What the task requires =
Add 65 to every number in the answers, both distance values and coordinates, and give again every line of the material, not only the answers, from the line with "From the photographic" through the end of the material.

Raw data =

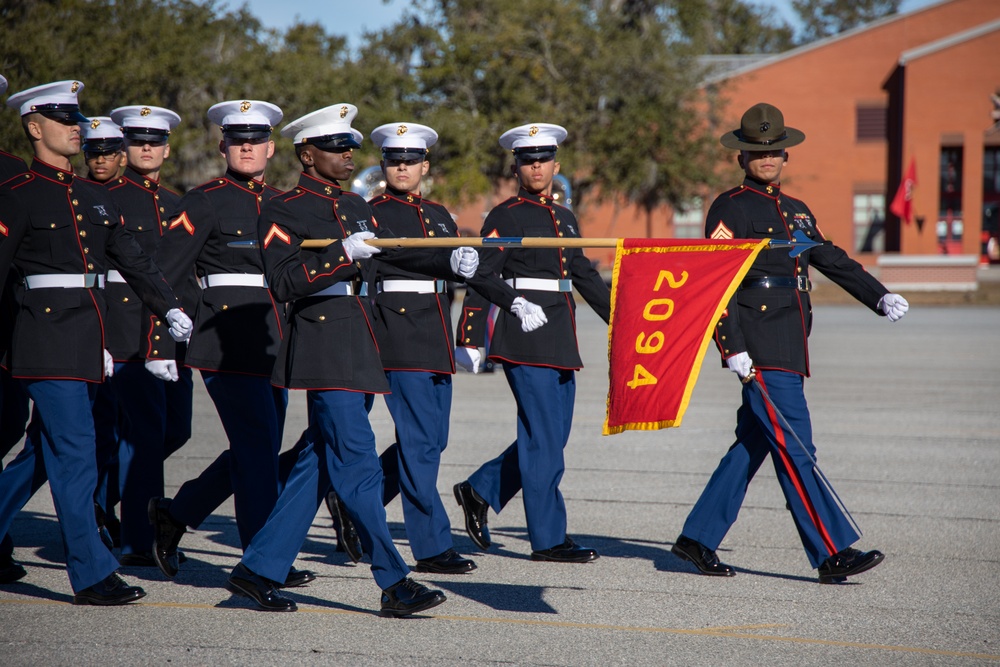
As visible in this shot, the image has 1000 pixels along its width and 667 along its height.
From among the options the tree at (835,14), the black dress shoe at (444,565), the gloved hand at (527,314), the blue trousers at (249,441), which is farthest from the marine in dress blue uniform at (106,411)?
the tree at (835,14)

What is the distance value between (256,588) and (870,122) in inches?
1669

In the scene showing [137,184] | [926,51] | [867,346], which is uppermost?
[926,51]

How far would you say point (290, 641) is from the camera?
4.75 m

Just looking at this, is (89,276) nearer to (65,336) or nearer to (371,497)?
(65,336)

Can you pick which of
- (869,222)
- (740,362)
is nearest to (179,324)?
(740,362)

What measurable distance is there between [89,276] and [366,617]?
77.4 inches

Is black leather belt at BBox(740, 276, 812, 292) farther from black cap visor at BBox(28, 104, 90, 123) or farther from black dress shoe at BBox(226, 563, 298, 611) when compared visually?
black cap visor at BBox(28, 104, 90, 123)

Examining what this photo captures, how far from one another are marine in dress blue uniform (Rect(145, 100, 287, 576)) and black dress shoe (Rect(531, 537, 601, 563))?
144 cm

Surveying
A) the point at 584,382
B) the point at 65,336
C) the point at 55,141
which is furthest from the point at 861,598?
the point at 584,382

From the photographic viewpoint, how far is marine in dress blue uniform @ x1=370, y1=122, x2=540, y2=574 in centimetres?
589

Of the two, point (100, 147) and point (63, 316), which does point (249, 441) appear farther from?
point (100, 147)

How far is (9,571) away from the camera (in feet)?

Task answer =
From the photographic viewpoint, how far is marine in dress blue uniform @ x1=370, y1=122, x2=540, y2=574 in centimetres?
654

Of the two, point (100, 147) and point (63, 316), which does point (249, 441) appear farther from?
point (165, 212)

How far is (9,571) away from the camera (in feet)?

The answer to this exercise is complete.